I have a rgb value and if it doesn't exist in the color table in my database I need to find the closest color. I was thinking of comparing all values and finding the difference(in red,green,and blue) then take the average. The lowest average deviation should be the closest color. There seems to me like there should be a better way. Any ideas?
我有一个rgb值,如果它不存在于数据库中的颜色表中,我需要找到最近的颜色。我想比较所有的值,然后找出差异(红色、绿色和蓝色),然后取平均值。最低的平均偏差应该是最接近的颜色。我觉得应该有更好的办法。什么好主意吗?
7 个解决方案
#1
56
Consider a color as a vector in 3-dimensional space, you can then easily compute the difference by using 3d pythagoras:
把颜色看成是三维空间中的向量,你就可以用3d毕达哥拉斯来简单地计算出它们的差别:
d = sqrt((r2-r1)^2 + (g2-g1)^2 + (b2-b1)^2)
However, note that due to colors being subject to interpretation by not-so-perfect eyes, you might want to adjust the colors to avoid them having the same importance.
但是,请注意,由于颜色是由不太完美的眼睛解释的,所以您可能需要调整颜色,以避免它们具有同样的重要性。
For instance, using a typical weighted approach:
例如,使用典型的加权方法:
d = sqrt(((r2-r1)*0.3)^2 + ((g2-g1)*0.59)^2 + ((b2-b1)*0.11)^2)
Since eyes are most sensitive to green, and least sensitive to blue, two colors that differ only in the blue component must thus have a larger numeric difference to be considered "more different" than one that is the same numeric difference in the green component.
由于眼睛对绿色最敏感,对蓝色最不敏感,因此只有蓝色部分不同的两种颜色在数值上的差异必须大于绿色部分相同数值上的差异。
There's also various ways to optimize this calculation. For instance, since you're not really interested in the actual d
value, you can dispense with the square root:
也有各种方法来优化这个计算。例如,由于你对实际的d值并不感兴趣,你可以不用平方根:
d = ((r2-r1)*0.30)^2
+ ((g2-g1)*0.59)^2
+ ((b2-b1)*0.11)^2
Note here that in many C-syntax-based programming languages (like C#), ^
does not mean "raise to the power of", but rather "binary exclusive or".
注意,在许多C-syntax-based编程语言(如c#),^并不意味着“筹集的力量”,而是“二元异或”。
So if this was C#, you would use Math.Pow
to calculate that part, or just expand and do the multiplication.
如果这是c#,你可以用数学。用Pow来计算这个部分,或者只是展开和做乘法运算。
Added: Judging by the page on Color difference on Wikipedia, there's various standards that try to handle perceptual differences.
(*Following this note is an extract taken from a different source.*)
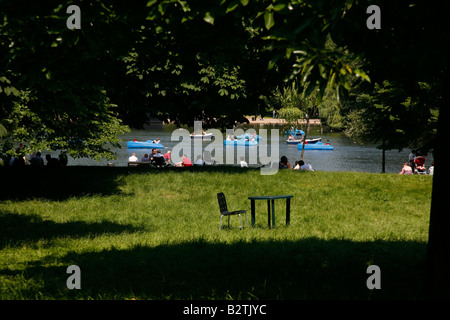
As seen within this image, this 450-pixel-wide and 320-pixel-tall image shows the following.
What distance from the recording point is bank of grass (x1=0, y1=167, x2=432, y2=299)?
6.14m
For instance, the one called CIE94 uses a different formula, in the L*C*h
color model that looks like it's worth looking into, but it depends on how accurate you want it to be.
补充:从*上关于颜色差异的页面来看,有各种各样的标准试图处理感知上的差异。例如,CIE94使用了一个不同的公式,在L*C*h颜色模型中,看起来很值得研究,但这取决于你希望它有多精确。
#2
3
The following does exactly what you describe:
下面就是你所描述的:
select (abs(my_R - t.r) + abs(my_G - t.g) + abs(my_B - t.b)) / 3 as difference, t.*
from RGBtable t
order by difference desc;
However, you might get better results with something that was non-linear. In the "take the averages" approach, if you goal color is (25, 25, 25) the color (45, 25, 25) would be closer than (35, 35, 35). However, I bet the second would actually look closer, since it would also be gray.
然而,你可能会得到更好的结果用一些非线性的东西。在“取平均值”的方法中,如果你的目标颜色是(25,25,25,25,25,25),那么颜色(455,25,25,25,25)会比(355,35,35,35)更接近。不过,我敢打赌,第二张照片会看起来更近一些,因为它也是灰色的。
A few ideas come to mind: you could try squaring the differences before you average them. Or you could do something complicated with finding the color with the closest ratio between the different values. Finding the closest ratios would get you closest to the right hue, but won't account for saturation (if I'm remembering the terms right...)
我想到了几个主意:你可以先把这些差异平方,然后再平均。或者你可以做一些复杂的事情找到颜色在不同的值之间的最接近的比率。找到最接近的比例可以让你接近正确的色调,但不能解释饱和度(如果我记得正确的术语…)
#3
3
The Euclidean distance difference = sqrt(sqr(red1 - red2) + sqr(green1 - green2) + sqr(blue1 - blue2))
is the standard way to determine the similarity of two colours.
欧几里得距离差= sqrt(red1 - red2) + sqr(green1 - green2) + sqr(blue1 - blue2)是确定两种颜色相似度的标准方法。
However, if you have your colours in a simple list, then to find the nearest colour requires computing the distance from the new colour with every colour in the list. This is an O(n) operation.
然而,如果你在一个简单的列表中有你的颜色,那么要找到最近的颜色,就需要计算出列表中每一种颜色与新颜色之间的距离。这是一个O(n)运算。
The sqrt()
is an expensive operation, and if you're just comparing two distances then you can simply omit the sqrt()
.
sqrt()是一个昂贵的操作,如果您只是比较两个距离,那么您可以简单地省略sqrt()。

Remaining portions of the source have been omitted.